— START OF Excerpted passage —
How can I read and study the Bible to bridle my tongue better. Sometimes I say things that I wish I didn't and want to minimize those times as much as possible. What does the OPC have to say about bridling the tongue?

Answer:

The OPC says about bridling the tongue what the Bible says about it. There is no magic, or easy way, to achieve this. And we all fail at one time or another and to some degree or another.

Scriptures to ponder prayerfully are many; I'll only suggest the following:

... If anyone is never at fault in what he says, he is a perfect man, able to keep his whole body in check. When we put bits into the mouths of horses to make them obey us, we can turn the whole animal. Or take ships as an example. Although they are so large and are driven by strong winds, they are steered by a very small rudder wherever the pilot wants to go. Likewise the tongue is a small part of the body, but it makes great boasts.... All kinds of animals, birds, reptiles and creatures of the sea are being tamed and have been tamed by man, but no man can tame the tongue. It is a restless evil, full of deadly poison. With the tongue we praise our Lord and Father, and with it we curse men, who have been made in God's likeness. Out of the same mouth come praise and cursing. My brothers, this should not be. (Jas. 3:2-5a, 7-10, NIV)

Therefore each of you must put off falsehood and speak truthfully to his neighbor, for we are all members of one body.... Do not let any unwholesome talk come out of your mouths, but only what is helpful for building others up according to their needs, that it may benefit those who listen.... Get rid of all bitterness, rage and anger, brawling and slander, along with every form of malice. Be kind and compassionate to one another, forgiving each other, just as in Christ God forgave you. (Eph. 4:25, 29, 31-32)

Be imitators of God, therefore, as dearly loved children and live a life of love, just as Christ loved us and gave himself up for us as a fragrant offering and sacrifice to God....Nor should there be obscenity, foolish talk or coarse joking, which are out of place, but rather thanksgiving. (Eph. 5:1-2, 4)

The Westminster Larger Catechism has a lot to say about the ninth cmmandment antd taming the tongue:

Q. 143. Which is the ninth commandment?

A. The ninth commandment is, Thou shalt not bear false witness against thy neighbor.

Q. 144. What are the duties required in the ninth commandment?
— END OF Excerpted passage —
— START OF Data provided —
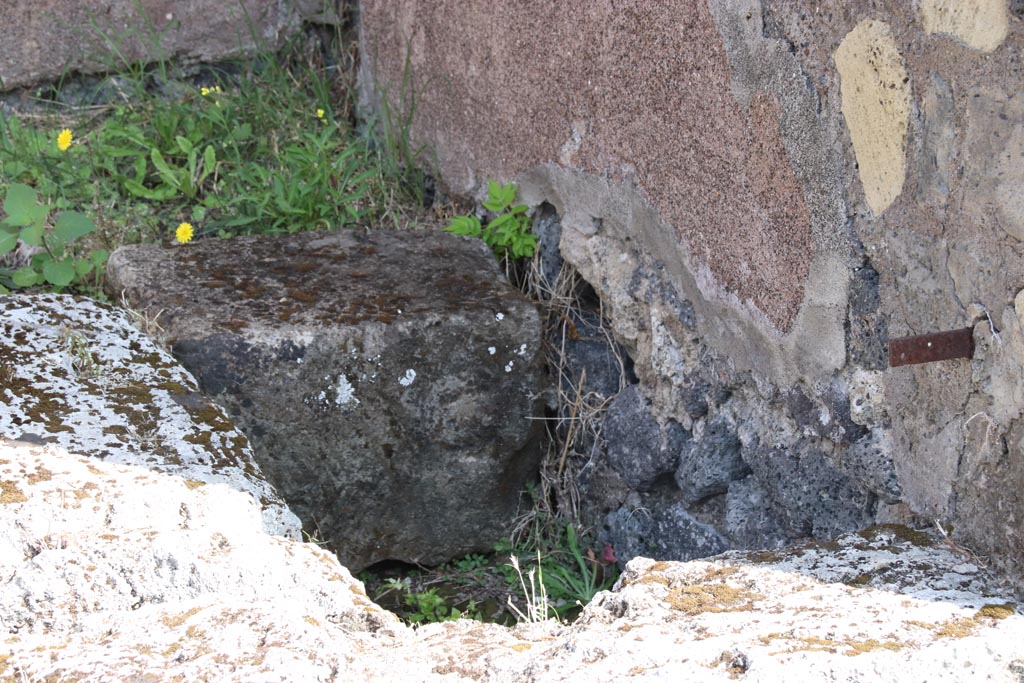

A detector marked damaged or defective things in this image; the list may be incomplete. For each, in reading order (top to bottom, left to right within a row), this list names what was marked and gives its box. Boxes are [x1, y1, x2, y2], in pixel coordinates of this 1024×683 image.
— END OF Data provided —
> Exercises:
1. In the text on bridling the tongue, what does the Westminster Larger Catechism give as the ninth commandment?
2. List everything that the verses from Ephesians 4 in the text on bridling the tongue say to get rid of.

> Solutions for each task:
1. Thou shalt not bear false witness against thy neighbor.

2. Bitterness, rage, anger, brawling, slander, and every form of malice.